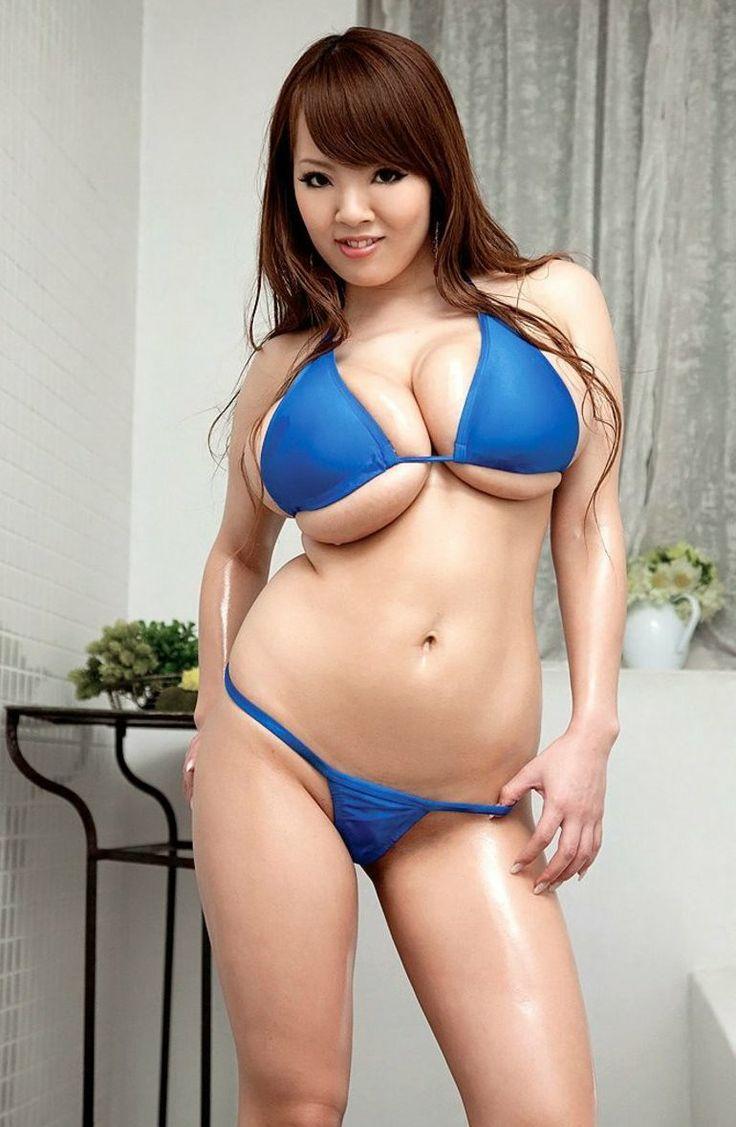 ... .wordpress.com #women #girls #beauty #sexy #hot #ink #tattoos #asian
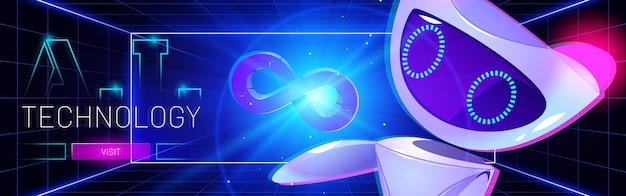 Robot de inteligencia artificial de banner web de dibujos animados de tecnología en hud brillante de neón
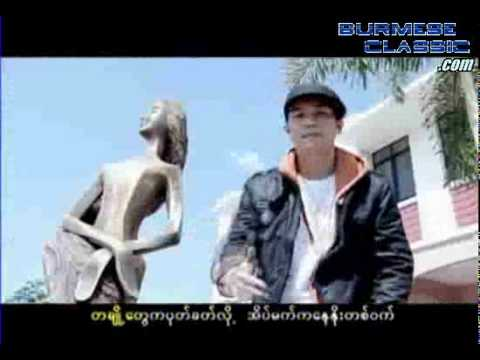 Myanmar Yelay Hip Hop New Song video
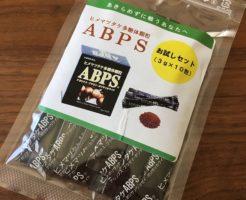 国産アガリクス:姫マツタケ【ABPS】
*****
What this task involves: Exclude the images, then output the data above word for word.

Your solution:
 ... .wordpress.com #women #girls #beauty #sexy #hot #ink #tattoos #asian
 Robot de inteligencia artificial de banner web de dibujos animados de tecnología en hud brillante de neón
 Myanmar Yelay Hip Hop New Song video
 国産アガリクス:姫マツタケ【ABPS】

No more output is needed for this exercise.